Business owners are almost hardwired to think about tax deductions all year long, and while they are an important mechanism to reduce your taxable income, tax credits are the big winner as they reduce your tax bill dollar for dollar.
While a deduction or exemption still reduces the final taxable income liability, they only do so within an individual’s marginal tax rate. So if you fall into the 21% tax bracket, a $1,000 deduction saves you $210. However, a tax credit valued at $1,000, for instance, lowers your tax bill by the corresponding $1,000. *Raises hands to pay nothing versus $790*
Thus, the R&D Tax Credit is not a deduction; it is an actual dollar-for-dollar credit against taxes owed or taxes paid. Additionally, the taxpayer may be able to expense all such qualifying R&D costs in the year incurred.
What’s more, a business can take the credit for all open tax years, generally, the last three or four years plus the current year and there can be refund opportunities in which the IRS will issue you a check for cash. Additional years may be available if the taxpayer is in a net operating loss or alternative minimum tax position. The best part is if you don’t use them you don’t “lose ’em” -credits can carry forward for 20 years, so have widely become a strategic tax planning tool amongst growing companies and their accountants.
The most popular benefit the last couple of years has been for Startups (ESBs).
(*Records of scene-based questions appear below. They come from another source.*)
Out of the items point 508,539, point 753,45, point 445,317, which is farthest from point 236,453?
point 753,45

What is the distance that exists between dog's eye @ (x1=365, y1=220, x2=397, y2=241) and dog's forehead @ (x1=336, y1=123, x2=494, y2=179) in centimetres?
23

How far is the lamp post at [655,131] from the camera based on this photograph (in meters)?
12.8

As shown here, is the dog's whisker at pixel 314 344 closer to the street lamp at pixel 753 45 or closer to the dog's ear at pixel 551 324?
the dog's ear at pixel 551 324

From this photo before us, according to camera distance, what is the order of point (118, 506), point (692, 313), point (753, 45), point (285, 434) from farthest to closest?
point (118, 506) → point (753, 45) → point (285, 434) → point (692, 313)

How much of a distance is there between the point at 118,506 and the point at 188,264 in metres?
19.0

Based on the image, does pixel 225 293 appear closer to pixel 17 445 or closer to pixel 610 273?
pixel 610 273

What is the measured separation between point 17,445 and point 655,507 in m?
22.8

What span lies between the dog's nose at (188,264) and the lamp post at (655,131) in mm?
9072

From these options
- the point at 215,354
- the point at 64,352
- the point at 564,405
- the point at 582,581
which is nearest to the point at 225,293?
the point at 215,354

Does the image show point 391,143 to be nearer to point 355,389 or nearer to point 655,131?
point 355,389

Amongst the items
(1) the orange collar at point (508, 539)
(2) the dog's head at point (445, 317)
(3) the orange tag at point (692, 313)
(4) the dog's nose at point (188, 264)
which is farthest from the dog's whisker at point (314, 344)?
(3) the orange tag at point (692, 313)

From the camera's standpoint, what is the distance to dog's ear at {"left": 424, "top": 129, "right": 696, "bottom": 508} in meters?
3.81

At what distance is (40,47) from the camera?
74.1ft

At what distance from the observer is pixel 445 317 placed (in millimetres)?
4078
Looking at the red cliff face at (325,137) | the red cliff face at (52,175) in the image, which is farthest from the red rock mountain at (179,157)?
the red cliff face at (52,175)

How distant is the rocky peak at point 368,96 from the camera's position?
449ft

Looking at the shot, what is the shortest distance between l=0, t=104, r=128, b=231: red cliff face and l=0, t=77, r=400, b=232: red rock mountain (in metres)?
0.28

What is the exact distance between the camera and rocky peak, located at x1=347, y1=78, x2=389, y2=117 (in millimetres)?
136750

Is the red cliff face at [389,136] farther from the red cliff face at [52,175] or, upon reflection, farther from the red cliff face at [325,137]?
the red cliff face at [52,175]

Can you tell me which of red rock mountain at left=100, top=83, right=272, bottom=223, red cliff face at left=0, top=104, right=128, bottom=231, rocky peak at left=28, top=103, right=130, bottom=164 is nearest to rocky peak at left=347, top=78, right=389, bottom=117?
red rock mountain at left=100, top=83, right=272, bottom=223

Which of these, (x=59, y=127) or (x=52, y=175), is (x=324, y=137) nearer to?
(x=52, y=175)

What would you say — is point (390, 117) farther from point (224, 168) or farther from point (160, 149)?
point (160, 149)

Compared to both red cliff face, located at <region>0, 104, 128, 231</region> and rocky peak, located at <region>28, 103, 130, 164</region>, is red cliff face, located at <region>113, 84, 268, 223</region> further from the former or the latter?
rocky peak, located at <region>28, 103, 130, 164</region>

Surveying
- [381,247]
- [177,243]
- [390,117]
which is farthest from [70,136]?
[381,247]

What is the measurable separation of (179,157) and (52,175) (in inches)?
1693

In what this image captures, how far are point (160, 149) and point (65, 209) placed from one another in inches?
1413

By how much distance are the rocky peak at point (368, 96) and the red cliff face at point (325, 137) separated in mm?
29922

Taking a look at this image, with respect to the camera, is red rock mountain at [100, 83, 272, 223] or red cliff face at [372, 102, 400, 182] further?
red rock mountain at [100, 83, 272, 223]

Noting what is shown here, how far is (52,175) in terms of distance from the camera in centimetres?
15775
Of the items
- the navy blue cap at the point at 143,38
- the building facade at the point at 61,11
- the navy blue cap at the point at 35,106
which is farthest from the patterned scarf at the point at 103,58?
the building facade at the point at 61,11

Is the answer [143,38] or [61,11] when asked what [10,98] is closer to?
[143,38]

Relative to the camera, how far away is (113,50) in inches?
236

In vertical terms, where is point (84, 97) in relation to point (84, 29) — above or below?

Eligible small businesses less than 5 years old with less than $5m in gross receipts in the current taxable year, can use R&D credits as a dollar for dollar offset against employer Payroll taxes (Social Security portion) up to $250,000 annually regardless of profitability.
For profitable businesses, there is no cap to how many dollars a company can claim (as its based upon their activities and correlated expenses each year), however, a company has excess they will not get a check if there are credits left over after reducing their tax bill to zero. Those credits will be simply banked for future use.
If I’m already deducting certain expenses, am I double-dipping?
The IRS permits businesses to deduct all R&D expenses in a single year instead of amortizing as a capital expense. You can choose whichever deduction method you want. However, you must generally decide to deduct R&D expenditures as a regular expense in the first year you incur expenses. For tax years beginning before Jan. 1, 2022, Sec. 280C(c)(1) provides that no deduction is allowed for that portion of qualified research expenses otherwise allowable as a deduction for the tax year that is equal to the amount of the credit determined under Sec. 41(a). However, taxpayers may elect to claim a reduced credit under Sec. 280C(c)(3), which eliminates the need for taxpayers to make such a modification to taxable income.
Tax law changes indirectly enhancing the R&D tax credit
The modification of the corporate tax rate recently increased the value of the R&D tax credit that corporate and non-corporate taxpayers may claim when electing to claim a reduced credit.
Before the TCJA, taxpayers had to reduce the amount of the credit by the maximum tax rate under former Sec. 11(b)(1), which was 35%. As a result, taxpayers claiming the reduced credit only recognized a tax credit benefit that equated to 65% of the credit determined under Sec. 41(a). Following the TCJA, taxpayers must reduce claimed credits by only 21%, as provided under amended Sec. 11(b), and thus will recognize a benefit that equates to 79% of the credit determined under Sec. 41(a). …long story short, a company with a $100,000 credit will receive a $79K benefit instead of $65k.